4.3 Why use Kingfisher?

  1. Downsampling: If you download a 4K image but display it in a 50x50px icon, Kingfisher can resize it in memory to avoid wasting RAM. This prevents your app from crashing due to memory pressure.
  2. Smart Caching: It automatically manages the expiration of old files so as not to fill up the user’s iPhone.
  3. Prefetching: You can download images before they appear on the screen for an instant experience.

Part 5: Creating Your Own ImageLoader (Advanced)

To finish this tutorial, we’re going to see how to do it “by hand.” Why? Because in a technical interview you might be asked not to use libraries, or maybe you need very specific control that AsyncImage doesn’t provide.

We will use the ObservableObject and Combine pattern.
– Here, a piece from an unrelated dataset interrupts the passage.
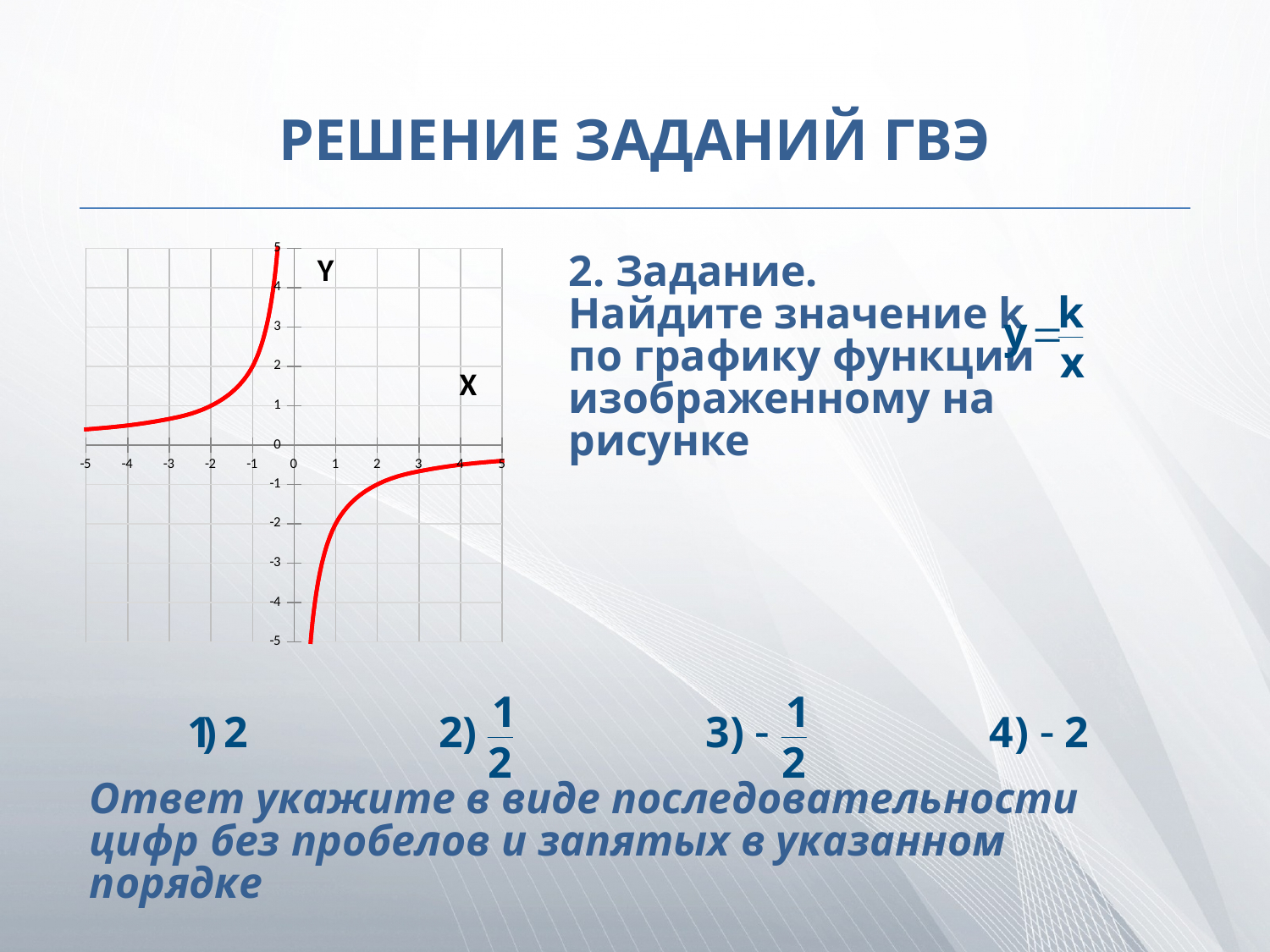
For positive x, does the curve rise or fall as x increases? rises Is the value of the curve at x = -4 greater or less than 2? less How many curves are plotted on the graph? 1 What is the highest value labelled on the x axis of the graph? 5 Is the value of the curve at x = -1 greater or less than 0? greater Is the value of the curve at x = 1 greater or less than 0? less What colour is the plotted curve on the graph? red Which is larger: the value of the curve at x = -2 or at x = 2? at x = -2 What kind of chart is shown on the slide? line chart (graph of a function)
5.1 The ViewModel (ImageLoader)

import Combine

class ImageLoader: ObservableObject {
    @Published var image: UIImage? = nil
    @Published var isLoading: Bool = false
    
    private var cancellables = Set<AnyCancellable>()
    private static let cache = NSCache<NSString, UIImage>() // Simple memory cache

    func load(from urlString: String) {
        guard let url = URL(string: urlString) else { return }
        
        // 1. Check Cache
        if let cachedImage = ImageLoader.cache.object(forKey: urlString as NSString) {
            self.image = cachedImage
            return
        }
        
        self.isLoading = true
        
        // 2. Network Request
        URLSession.shared.dataTaskPublisher(for: url)
            .map { UIImage(data: $0.data) }
            .replaceError(with: nil)
            .receive(on: DispatchQueue.main) // Important: Return to main thread
            .sink { [weak self] loadedImage in
                self?.isLoading = false
                if let validImage = loadedImage {
                    // 3. Save to Cache
                    ImageLoader.cache.setObject(validImage, forKey: urlString as NSString)
                    self?.image = validImage
                }
            }
            .store(in: &cancellables)
    }
}

5.2 The Custom View

struct CustomRemoteImage: View {
    @StateObject private var loader = ImageLoader()
    let url: String

    var body: some View {
        Group {
            if loader.isLoading {
                ProgressView()
            } else if let image = loader.image {
                Image(uiImage: image)
                    .resizable()
            } else {
                Image(systemName: "photo") // Error placeholder
            }
        }
        .onAppear {
            loader.load(from: url)
        }
    }
}

This code gives you a deep understanding of how asynchronous data works in SwiftUI. Although it is more verbose than AsyncImage, it gives you total control over cache logic and the network session.


Conclusion

We have come a long way. To summarize, here is my final recommendation as a senior developer:

  1. Use AsyncImage if you are just starting out, if your app is simple, or if you only need to display a few static images (like a user profile or a detail header). It is native, lightweight, and requires no dependencies.
  2. Use Kingfisher (or SDWebImage) if you are building a complex commercial app with long lists (LazyVStack), grids, or if the loading experience must be instant and persistent.
  3. Implement your own Loader only if you have very strict security requirements (such as authentication in image headers) or for educational purposes.

Mastering image loading is the first step to mastering iOS performance. A poorly optimized image can ruin even the most beautiful user experience.